If that total is correct, and it largely has been uncontested, it would suggest Harris’ crowd at the Ellipse was far larger than the 53,000 people who attended Donald Trump’s Jan. 6 speech at the same location nearly four years earlier.

Around the same time, the former Republican president held an event in Pennsylvania, where he commented on Harris’ crowd.

“They’re busing people because they couldn’t get anybody to show up for her tonight,” Trump said, referring to Harris and her team. The GOP candidate added, “She can’t get anybody.”

Obviously, the idea that the Democratic candidate “can’t get anybody” is utterly bonkers. Not only did tens of thousands of people assemble at the Ellipse, but days earlier, tens of thousands of people attended a Harris rally in Houston.

The more interesting part of Trump’s line, however, was the idea that the Democratic campaign has been reduced to “busing people because they couldn’t get anybody to show up for her.” He said the same thing at an event last week, telling a Michigan audience, “You ever see Kamala’s crowds? They put like 10 people, they bus them in. They take a bus, and they pay people. It’s true. They pay people. They don’t get people.”

In fact, the former president has been pushing this same line, almost word for word, since early September — when he first started noticing the big and excited crowds Harris was generating.

In August, Trump went so far as to claim that people were using “artificial intelligence” to make it appear as if sizable crowds were showing up for the vice president’s campaign events. He added at the time that images showing her audiences were “fake.”

What I find amazing about all of this is how truly pitiful it is. Trump’s ego can’t handle the idea that his opponent has enthusiastic supporters, so he apparently makes himself feel better with a conspiracy theory of sorts: Harris and her team must be paying fake supporters to attend her events, because the alternative is that many Americans actually like her and want her to win.

What’s more, this isn’t unique to the 2024 election. In early June 2016, when the then-candidate inspired protests, Trump assumed that the people involved couldn’t possibly dislike him. They were, the Republican said at the time, “paid agitators.”

After the GOP candidate prevailed on Election Day 2016, there was related anti-Trump activism. Those involved, he said in November 2016, were “paid protesters.”

Months later, after the Republican’s inauguration, the activism continued. Trump assured the public once more that these Americans deserved to be ignored — because he assumed they were “paid protesters.”

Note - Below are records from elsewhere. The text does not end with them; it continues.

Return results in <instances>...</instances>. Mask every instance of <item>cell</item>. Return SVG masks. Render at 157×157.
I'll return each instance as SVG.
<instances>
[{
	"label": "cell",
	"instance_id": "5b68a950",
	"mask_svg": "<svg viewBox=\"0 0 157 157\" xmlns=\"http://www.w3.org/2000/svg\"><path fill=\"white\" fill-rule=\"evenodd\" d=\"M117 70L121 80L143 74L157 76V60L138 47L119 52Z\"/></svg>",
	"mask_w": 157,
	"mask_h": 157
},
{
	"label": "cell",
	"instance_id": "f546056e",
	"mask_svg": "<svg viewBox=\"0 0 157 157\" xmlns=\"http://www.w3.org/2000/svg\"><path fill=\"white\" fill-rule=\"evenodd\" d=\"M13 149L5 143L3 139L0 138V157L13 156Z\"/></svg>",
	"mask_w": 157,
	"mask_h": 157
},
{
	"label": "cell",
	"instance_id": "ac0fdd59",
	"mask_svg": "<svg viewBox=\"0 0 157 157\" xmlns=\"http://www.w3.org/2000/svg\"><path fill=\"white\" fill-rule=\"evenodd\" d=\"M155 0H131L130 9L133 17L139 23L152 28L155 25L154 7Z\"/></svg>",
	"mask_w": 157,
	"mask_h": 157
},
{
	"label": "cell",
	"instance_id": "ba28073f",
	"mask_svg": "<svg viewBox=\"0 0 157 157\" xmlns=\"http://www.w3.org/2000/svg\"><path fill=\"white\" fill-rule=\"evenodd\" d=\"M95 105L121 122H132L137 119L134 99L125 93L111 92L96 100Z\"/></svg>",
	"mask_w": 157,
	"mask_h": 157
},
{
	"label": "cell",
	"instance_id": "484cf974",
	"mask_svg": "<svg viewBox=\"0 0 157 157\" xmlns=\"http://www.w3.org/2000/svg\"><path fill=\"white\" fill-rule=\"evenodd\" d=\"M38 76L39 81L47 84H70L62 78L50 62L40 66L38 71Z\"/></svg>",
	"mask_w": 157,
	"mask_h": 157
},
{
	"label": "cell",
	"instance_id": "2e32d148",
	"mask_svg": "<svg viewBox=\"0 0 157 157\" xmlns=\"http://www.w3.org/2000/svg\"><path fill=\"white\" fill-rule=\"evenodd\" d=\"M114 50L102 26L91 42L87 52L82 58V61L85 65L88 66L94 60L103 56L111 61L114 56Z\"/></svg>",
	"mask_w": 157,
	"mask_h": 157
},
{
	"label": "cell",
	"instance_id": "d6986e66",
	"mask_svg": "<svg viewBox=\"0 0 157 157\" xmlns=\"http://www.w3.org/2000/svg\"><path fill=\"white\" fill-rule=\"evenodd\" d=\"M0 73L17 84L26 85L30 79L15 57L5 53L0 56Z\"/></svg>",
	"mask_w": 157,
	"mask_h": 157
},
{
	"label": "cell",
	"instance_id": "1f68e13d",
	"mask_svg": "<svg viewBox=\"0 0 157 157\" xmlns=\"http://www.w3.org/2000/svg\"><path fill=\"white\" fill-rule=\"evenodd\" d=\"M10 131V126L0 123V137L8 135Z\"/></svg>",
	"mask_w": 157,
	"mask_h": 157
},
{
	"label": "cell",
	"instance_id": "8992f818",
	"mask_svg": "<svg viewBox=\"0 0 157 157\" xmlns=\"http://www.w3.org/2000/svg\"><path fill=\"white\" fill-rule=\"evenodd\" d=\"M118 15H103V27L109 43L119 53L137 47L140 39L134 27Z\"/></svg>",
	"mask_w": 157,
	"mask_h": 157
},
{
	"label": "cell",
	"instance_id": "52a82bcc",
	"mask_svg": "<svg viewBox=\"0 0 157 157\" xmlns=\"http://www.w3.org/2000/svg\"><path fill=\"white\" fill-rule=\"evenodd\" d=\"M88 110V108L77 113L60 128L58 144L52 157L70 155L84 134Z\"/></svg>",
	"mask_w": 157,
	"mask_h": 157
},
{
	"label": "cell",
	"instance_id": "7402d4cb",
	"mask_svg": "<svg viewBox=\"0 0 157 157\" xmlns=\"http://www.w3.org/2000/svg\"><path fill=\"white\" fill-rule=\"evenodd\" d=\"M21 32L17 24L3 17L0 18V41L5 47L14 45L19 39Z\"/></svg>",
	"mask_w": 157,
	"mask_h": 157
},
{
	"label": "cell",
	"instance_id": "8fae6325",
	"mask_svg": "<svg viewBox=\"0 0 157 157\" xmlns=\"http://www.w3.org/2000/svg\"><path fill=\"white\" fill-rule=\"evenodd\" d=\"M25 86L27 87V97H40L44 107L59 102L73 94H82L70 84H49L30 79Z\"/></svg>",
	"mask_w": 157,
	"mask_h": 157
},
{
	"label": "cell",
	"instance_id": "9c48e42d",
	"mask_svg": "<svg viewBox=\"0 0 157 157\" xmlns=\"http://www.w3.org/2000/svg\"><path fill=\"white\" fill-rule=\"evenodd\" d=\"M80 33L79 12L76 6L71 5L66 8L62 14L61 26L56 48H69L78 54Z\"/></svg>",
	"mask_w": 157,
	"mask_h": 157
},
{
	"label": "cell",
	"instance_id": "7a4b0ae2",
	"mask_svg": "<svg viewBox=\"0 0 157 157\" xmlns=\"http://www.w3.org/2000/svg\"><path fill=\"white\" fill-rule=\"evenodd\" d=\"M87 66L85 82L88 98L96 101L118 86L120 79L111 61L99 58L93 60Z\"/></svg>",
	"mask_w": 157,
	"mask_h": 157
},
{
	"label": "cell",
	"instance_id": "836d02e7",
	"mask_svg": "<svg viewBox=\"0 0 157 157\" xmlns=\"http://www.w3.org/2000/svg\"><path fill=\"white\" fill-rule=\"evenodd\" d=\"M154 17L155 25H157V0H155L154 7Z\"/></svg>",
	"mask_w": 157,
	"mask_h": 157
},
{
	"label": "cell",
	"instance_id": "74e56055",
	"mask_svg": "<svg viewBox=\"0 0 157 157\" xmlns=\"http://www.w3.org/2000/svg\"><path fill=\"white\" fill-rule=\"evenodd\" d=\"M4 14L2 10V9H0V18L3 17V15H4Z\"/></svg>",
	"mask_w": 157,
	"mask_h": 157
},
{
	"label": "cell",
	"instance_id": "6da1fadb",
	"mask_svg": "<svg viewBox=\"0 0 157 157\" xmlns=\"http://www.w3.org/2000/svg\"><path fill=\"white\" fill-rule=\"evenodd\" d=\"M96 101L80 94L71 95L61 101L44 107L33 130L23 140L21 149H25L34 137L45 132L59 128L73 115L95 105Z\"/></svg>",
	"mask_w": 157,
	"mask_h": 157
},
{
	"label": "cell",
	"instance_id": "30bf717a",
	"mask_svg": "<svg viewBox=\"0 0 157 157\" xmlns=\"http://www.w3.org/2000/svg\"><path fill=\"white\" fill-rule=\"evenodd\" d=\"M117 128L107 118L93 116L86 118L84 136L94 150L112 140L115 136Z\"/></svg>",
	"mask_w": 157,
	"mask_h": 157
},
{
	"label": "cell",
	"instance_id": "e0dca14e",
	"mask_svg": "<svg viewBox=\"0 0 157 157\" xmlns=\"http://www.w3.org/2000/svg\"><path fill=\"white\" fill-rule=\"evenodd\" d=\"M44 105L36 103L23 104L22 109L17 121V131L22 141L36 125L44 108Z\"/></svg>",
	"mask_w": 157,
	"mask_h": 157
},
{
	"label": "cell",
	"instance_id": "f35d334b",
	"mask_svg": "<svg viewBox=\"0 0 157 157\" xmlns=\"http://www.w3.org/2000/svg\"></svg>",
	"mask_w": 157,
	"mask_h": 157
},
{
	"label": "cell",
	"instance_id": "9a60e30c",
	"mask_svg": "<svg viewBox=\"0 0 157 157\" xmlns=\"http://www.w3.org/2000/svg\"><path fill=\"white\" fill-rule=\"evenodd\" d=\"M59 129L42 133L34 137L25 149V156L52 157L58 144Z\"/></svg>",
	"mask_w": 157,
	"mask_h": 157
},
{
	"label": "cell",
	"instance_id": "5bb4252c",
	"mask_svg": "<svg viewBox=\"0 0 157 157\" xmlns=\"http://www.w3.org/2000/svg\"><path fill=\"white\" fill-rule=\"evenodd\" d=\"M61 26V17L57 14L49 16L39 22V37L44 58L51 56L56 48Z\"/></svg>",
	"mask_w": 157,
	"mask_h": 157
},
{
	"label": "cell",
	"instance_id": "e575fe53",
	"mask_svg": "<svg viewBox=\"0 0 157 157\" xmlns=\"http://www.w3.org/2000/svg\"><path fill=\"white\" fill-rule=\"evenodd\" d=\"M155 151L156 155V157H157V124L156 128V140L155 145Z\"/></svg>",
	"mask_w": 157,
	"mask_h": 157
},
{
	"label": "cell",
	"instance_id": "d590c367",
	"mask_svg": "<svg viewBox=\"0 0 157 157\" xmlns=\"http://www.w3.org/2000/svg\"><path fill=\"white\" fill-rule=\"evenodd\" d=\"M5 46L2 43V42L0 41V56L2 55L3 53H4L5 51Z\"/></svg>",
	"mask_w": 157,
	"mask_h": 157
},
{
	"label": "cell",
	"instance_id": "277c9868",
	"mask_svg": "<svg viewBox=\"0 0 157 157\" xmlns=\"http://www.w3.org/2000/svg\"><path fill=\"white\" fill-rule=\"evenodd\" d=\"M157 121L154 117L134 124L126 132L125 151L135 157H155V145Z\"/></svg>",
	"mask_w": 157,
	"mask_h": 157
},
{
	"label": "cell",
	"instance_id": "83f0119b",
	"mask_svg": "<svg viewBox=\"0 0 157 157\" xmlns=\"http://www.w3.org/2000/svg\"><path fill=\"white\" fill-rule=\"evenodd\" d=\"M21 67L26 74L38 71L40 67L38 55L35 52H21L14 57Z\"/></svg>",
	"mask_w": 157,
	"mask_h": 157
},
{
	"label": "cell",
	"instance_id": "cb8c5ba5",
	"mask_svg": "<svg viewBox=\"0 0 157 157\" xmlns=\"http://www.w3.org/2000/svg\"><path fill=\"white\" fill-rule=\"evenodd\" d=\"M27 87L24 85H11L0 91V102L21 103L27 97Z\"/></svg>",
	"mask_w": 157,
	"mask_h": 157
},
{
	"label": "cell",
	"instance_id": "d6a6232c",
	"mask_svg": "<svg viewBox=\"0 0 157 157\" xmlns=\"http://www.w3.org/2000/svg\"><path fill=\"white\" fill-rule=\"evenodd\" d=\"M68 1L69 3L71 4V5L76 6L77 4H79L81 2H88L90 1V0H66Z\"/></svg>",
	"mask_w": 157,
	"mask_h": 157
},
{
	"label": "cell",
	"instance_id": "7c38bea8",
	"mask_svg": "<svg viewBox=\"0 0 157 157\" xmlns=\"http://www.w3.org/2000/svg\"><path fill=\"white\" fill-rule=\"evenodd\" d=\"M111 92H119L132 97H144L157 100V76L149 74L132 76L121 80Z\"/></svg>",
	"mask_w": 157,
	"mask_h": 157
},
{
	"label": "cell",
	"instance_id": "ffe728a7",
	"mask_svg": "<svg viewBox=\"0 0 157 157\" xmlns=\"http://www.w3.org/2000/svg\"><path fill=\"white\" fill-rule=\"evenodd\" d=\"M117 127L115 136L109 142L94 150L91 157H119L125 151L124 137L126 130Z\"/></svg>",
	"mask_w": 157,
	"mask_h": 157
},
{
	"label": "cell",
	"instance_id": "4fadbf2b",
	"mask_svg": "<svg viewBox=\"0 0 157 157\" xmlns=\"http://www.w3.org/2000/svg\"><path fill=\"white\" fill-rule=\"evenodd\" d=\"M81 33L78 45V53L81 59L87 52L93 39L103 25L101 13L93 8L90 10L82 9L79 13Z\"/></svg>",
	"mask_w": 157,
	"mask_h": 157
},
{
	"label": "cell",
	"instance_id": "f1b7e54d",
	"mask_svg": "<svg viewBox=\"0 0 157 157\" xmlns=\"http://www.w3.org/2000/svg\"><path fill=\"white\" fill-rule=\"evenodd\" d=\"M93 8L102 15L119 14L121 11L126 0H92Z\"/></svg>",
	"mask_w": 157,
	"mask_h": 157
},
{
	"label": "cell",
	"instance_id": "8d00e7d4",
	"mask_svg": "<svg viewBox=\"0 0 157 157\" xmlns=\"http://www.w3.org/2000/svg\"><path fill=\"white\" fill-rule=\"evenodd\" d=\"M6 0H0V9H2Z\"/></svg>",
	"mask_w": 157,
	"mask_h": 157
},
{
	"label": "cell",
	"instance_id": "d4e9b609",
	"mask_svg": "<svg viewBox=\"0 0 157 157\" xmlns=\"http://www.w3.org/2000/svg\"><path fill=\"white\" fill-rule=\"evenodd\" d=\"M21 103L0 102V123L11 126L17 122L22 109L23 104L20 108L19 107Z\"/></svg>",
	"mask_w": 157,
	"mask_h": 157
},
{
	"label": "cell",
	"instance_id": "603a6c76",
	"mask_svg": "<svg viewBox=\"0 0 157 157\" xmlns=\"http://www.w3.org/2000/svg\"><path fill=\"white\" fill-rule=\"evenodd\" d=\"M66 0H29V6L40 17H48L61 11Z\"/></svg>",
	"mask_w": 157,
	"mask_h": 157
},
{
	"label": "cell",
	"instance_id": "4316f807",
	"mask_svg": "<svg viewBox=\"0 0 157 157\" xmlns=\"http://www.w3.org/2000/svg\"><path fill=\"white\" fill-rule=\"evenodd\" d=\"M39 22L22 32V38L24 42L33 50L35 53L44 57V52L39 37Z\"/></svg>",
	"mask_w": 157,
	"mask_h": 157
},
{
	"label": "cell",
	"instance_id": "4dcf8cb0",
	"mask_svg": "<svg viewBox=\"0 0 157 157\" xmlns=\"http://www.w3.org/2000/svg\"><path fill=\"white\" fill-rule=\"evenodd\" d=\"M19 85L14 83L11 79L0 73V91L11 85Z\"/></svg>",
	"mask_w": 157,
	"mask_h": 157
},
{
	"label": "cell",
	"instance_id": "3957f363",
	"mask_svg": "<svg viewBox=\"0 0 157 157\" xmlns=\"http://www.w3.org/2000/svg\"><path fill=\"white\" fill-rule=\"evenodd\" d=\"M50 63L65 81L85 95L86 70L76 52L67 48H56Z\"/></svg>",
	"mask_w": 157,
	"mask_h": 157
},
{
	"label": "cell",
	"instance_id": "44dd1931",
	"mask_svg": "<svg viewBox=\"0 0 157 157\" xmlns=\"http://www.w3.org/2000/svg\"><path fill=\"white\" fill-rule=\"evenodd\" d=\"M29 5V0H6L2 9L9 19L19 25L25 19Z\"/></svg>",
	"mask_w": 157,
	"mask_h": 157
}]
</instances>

The following year, Brett Kavanaugh’s Supreme Court nomination inspired another round of progressive activism. The protesters, Trump insisted, were “paid professionals.”

That was in October 2018. In October 2024, he’s at it again, assuming that the Harris campaign is paying people to show up for her events.

The problem isn’t just that Trump sees Americans he disagrees with as “the enemy within,” the problem is made worse by the fact that he often sees Americans he disagrees with as an impossibility that can only be explained through corrupt schemes that only exist in his mind.